Stanbio Laboratory, LP recalls STAT-Site M BHB Test Strips, used with STAT-SITE M Beta-HB Meter as an in vitro diagnostic for blood ketone values.

Recall date

October 2, 2023

Source

U.S. Food & Drug Administration (FDA) — enforcement report

Recall number

Z-0490-2024

FDA classification

Class II

Brand / firm

Stanbio Laboratory, LP

Sold / distributed

Worldwide - US Nationwide distribution including in the states of AZ, RI, MO, UT, AK, LA, TX, OH, GA, MN, NY, CA, NJ, IL, WA, KS, MI, NC, PA, MA, CO, KY, NM, FL, MD, VA, IN, AL, SD, MS, WV, WI, ID, MT, WY and the countries of Canada and Singapore.

Why it was recalled

Deterioration in the stability of the Test Strips results in diminished low-range detection capability and inability to meet linearity performance claims.

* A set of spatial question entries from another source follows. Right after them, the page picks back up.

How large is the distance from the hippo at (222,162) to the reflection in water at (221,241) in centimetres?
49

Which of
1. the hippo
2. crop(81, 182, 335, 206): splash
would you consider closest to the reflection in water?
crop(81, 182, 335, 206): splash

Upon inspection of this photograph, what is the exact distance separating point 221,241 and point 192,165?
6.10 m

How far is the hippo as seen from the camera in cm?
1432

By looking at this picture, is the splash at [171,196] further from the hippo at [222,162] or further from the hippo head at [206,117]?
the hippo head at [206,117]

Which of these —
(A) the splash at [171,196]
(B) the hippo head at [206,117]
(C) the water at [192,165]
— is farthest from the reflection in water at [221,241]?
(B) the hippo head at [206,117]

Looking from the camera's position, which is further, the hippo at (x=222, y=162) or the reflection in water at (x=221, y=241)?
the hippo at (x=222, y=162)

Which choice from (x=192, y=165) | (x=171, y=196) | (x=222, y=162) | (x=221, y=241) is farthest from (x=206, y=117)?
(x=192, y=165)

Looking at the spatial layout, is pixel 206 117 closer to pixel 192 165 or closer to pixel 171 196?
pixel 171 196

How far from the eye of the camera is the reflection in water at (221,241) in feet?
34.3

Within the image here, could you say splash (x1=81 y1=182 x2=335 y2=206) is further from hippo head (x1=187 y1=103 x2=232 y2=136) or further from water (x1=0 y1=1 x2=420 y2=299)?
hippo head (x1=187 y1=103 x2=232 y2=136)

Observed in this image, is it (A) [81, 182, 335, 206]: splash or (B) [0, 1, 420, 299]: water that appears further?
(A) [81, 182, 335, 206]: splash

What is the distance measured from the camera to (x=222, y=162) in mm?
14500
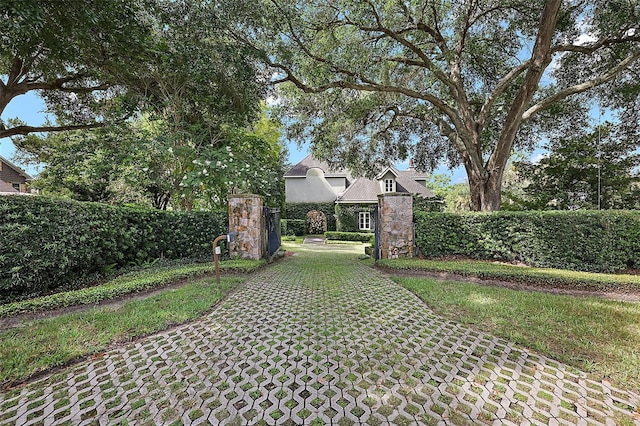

The root cause of the stability deterioration in is identified as the change in material that caused a pH shift in the coating solution resulting in precipitation during coating runs. The device defect can cause false negative results that may lead to a delay in treatment of patients with associated conditions such as diabetic ketoacidosis.

Class II means using this product may cause temporary or medically reversible health problems; the chance of serious harm is remote.

What was recalled

STAT-Site M BHB Test Strips, used with STAT-SITE M Beta-HB Meter as an in vitro diagnostic for blood ketone values.